Viele Chronobiologen halten den Kurzschlaf am Mittag für eine der wesentlichsten Zukunftsstrategien, wenn man seine Leistungsfähigkeit steigern möchte. Nach dem Mittagessen durchläuft der Körper ein tagesperiodisches Tief.

Erfolg haben heißt, den Kurzschlaf zu beherrschen. Leichtschlafperioden bis zu 30 Minuten haben unvergleichlichen Erholungswert und machen insgesamt leistungsfähiger. Tiefschlaf sollte man allerdings vermeiden.

Die tagesperiodische Rhythmik unseres Kreislaufsystems durchläuft nachts gegen 3 Uhr und mittags gegen 12 Uhr Tiefpunkte. Der Kreislauf wird mittags ebenso wie nachts instabiler. Schlafexperimente haben gezeigt, dass gegen Mittag die Bereitschaft für eine biorhythmische "Tag-Schlaf-Phase" besteht.

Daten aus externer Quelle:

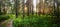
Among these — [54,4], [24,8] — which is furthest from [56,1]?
[24,8]

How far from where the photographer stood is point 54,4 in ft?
8.09

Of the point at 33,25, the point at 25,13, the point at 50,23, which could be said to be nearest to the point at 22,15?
the point at 25,13

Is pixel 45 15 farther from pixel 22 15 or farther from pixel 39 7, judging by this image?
pixel 22 15

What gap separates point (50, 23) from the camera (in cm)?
246

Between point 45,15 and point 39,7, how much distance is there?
5.9 inches

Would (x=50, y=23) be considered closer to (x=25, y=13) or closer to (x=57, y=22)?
(x=57, y=22)

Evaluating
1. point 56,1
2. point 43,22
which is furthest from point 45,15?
point 56,1

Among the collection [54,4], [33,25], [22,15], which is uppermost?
[54,4]

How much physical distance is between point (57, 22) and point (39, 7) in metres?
0.35

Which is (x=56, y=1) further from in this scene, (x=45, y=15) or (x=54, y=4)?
(x=45, y=15)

Sie ist aber weniger stark ausgeprägt als die nächtliche Schlafphase, obwohl sie ähnliche psychologische und physiologische Merkmale aufweist, zum Beispiel verringerte Konzentrationsfähigkeit, größere Fehlerrate, verstärkte Müdigkeit, Absinken der Körpertemperatur. Der Körper braucht im Tagesverlauf nicht nur eine (nächtliche) Ruhephase, sondern mehrere.

Berühmte Mittagsschläfer waren zum Beispiel Albert Einstein, John F. Kennedy, J. D. Salinger, Karl der Große, Salvador Dali, Leonardo da Vinci, Johannes Brahms, Konrad Adenauer, Winston Churchill und Thomas Mann.